*What you are asked to do:* Count the lines in the material below that contain the string "from", matching case exactly. Reply with the number only.
++++ Given entries
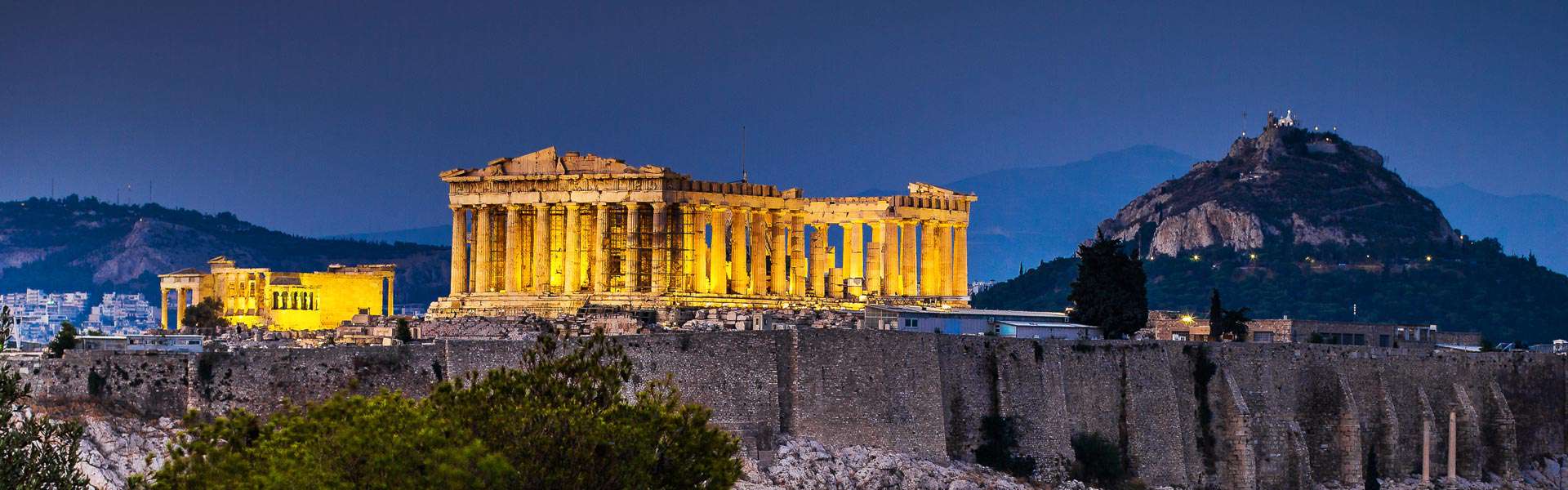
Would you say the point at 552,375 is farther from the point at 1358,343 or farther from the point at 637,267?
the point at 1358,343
++++++++
++++ Given entries
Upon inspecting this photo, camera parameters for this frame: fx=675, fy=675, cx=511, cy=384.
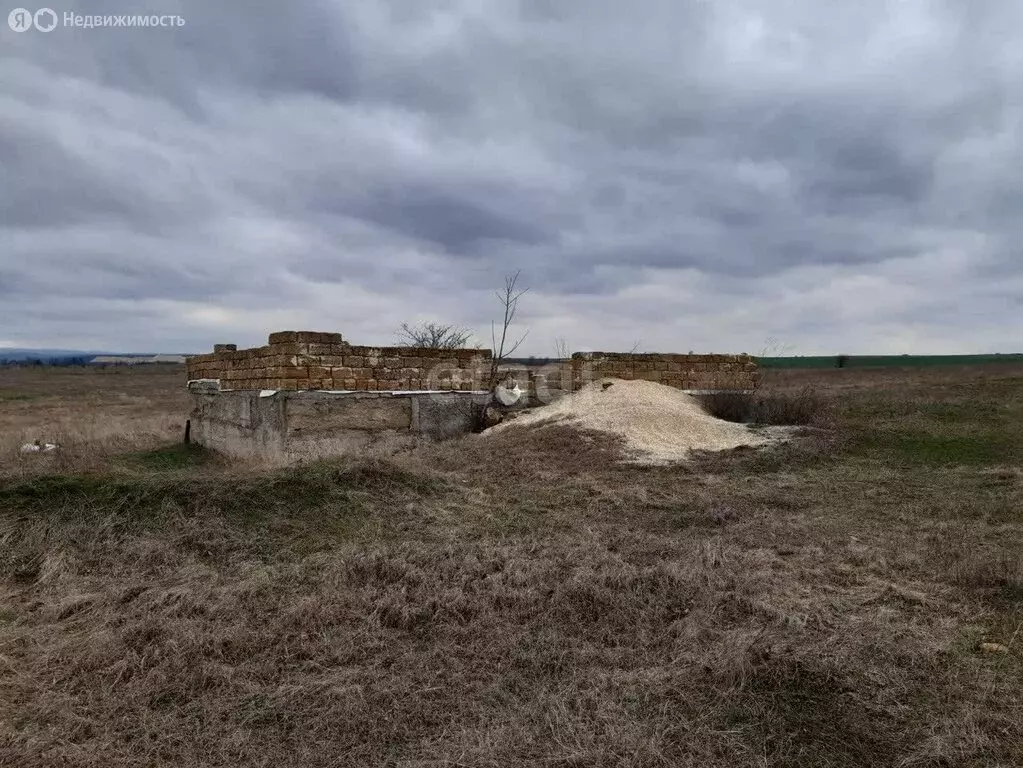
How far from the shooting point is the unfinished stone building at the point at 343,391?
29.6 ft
++++++++
*Answer to this problem:* 2